World Hunger or World McDonald's?
I've written about the Gates Foundation's efforts to help improve agricultural systems in the developing world. Gates concludes that his Foundation's investments should empower poor farmers to grow more crops and get them to market, which will help them pull themselves out of poverty.
Hey, U.S. farmers have been growing more and more crops and gotten them to market. They've even created new markets for them. Some of these farmers have gotten rich. So shouldn't Bill Gates be trying to replicate this shining example for the rest of the world?
Well, think about the output of that ingenious system we've created. Everything's made of one crop and the rush to the bottom means everything is as cheap and low-quality as it possibly can be. Our taste buds have become accustomed to cheap and low-quality, and the market bears out some unfortunate results — such as areas where fast food joints far outnumber supermarkets or other healthy eating places.
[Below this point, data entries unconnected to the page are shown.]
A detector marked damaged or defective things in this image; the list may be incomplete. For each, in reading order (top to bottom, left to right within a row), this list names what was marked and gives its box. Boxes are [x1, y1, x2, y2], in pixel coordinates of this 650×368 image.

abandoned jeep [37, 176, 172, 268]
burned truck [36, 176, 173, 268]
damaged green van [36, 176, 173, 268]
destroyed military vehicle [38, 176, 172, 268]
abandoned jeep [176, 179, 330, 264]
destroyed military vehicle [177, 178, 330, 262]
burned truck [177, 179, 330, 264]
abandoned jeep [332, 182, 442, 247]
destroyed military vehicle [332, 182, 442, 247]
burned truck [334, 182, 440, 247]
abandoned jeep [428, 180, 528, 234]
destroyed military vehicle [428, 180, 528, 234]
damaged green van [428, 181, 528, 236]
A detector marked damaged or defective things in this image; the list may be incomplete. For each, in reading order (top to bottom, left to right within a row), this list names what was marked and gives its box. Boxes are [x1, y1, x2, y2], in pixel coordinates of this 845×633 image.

This is the case in Prince George's County, Maryalnd, where, as I wrote this morning, a state Senator is trying to limit the number of fast food restaurants in his county to make everybody healthier. Our food system, propped up by subsidies and driven by our never-ending quest for "more" and "cheaper," has dedicated itself to creating food that local governments are now trying to restrict.
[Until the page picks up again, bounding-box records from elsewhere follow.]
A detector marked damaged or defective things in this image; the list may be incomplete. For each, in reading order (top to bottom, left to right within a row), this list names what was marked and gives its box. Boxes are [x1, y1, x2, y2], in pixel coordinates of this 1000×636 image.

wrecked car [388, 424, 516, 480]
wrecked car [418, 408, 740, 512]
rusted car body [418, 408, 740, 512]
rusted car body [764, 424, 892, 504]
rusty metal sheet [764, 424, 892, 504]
So it doesn't seem to be such a shining example after all. Should we really be spreading our own ideas about how to improve food systems to other countries? Shouldn't we instead be putting those ideas in a hole and burying them?
There are surely other ways of doing things. But let's for a moment take the attitude of the corporate forces that shape our food system or, say, Bill Gates, who seems to have been captured by that way of thinking. From their perspective, there are but two alternatives: Our way or starvation.
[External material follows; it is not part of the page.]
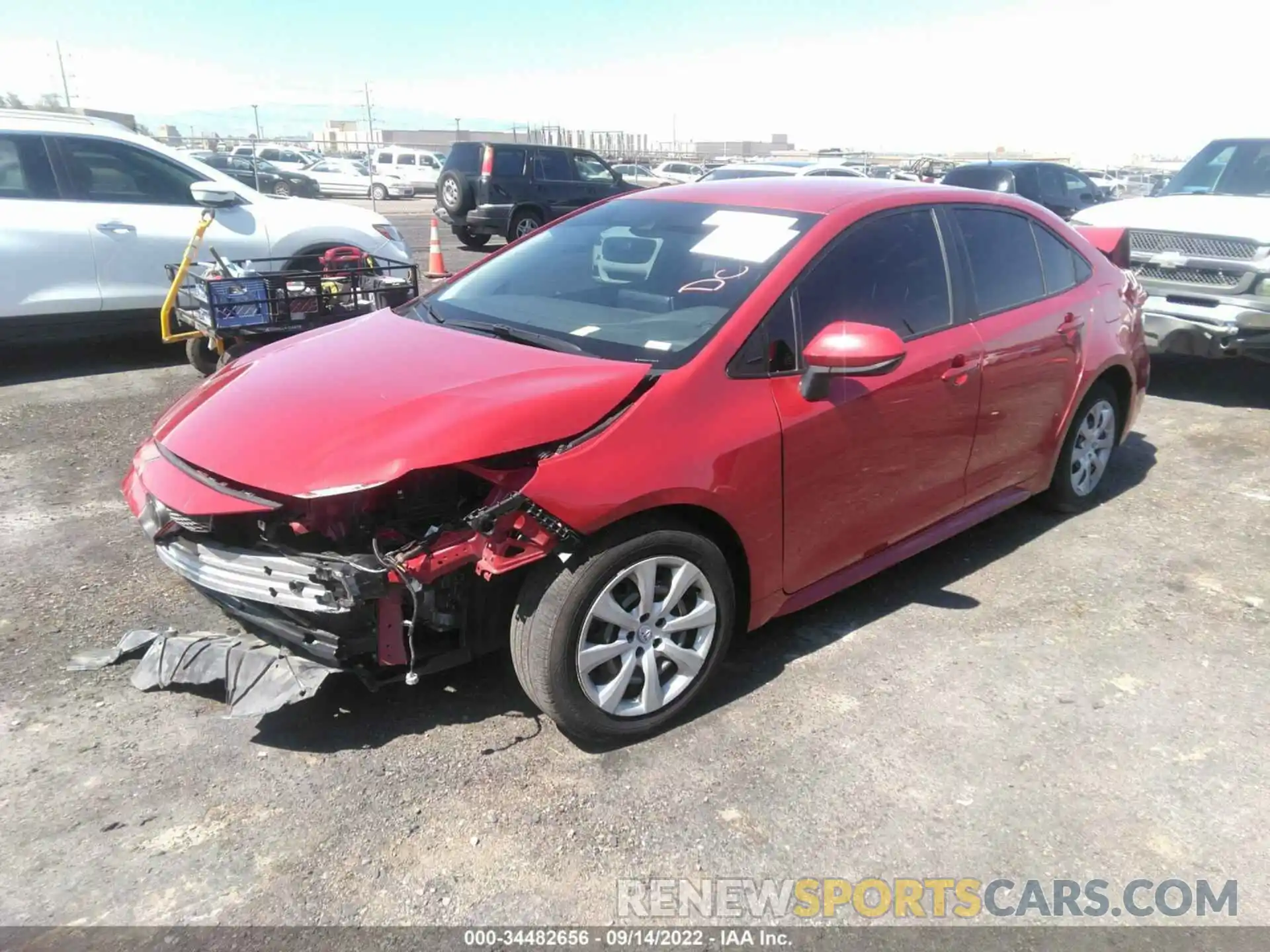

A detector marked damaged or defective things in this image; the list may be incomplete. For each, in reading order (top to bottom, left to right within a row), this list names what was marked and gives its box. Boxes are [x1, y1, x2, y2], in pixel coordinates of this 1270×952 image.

crumpled hood [1074, 193, 1270, 243]
crumpled hood [157, 312, 651, 497]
Suspend your disbelief for a moment and and ask yourself the following: In a battle between eradication of hunger and a safe Earth unravaged by monster food systems, which wins?
Before you start throwing local organic tomatoes at my head, indulge me for a moment. Here's another way of putting it, a serious hypothetical question along the lines of the impossible-choices game I used to play as a kid: Would you rather inhabit a world where everybody only had access to McDonald's or a world where hundreds of millions of people suffered from chronic hunger?
This is obviously an academic question in regards to many places in the world, but if the McMap of the U.S. is any guide, it could be a meaningful question in this country. In many U.S. cities, fast food outlets are the cheapest and most convenient method of filling a hungry belly. Taking them away without engineering a more desirable alternative could leave many people with fewer and worse options, not better ones. (For the record, Maryland will be actively encouraging the placement of healthier restaurants in new building projects.)
The sustainable food debate focuses much ire on the likes of McDonald's, but is a McDonald's hamburger worse than hunger? If there was some way to engineer a distribution system that would allow all those millions of hungry people in the world to eat a Big Mac, would you make that devil's bargain?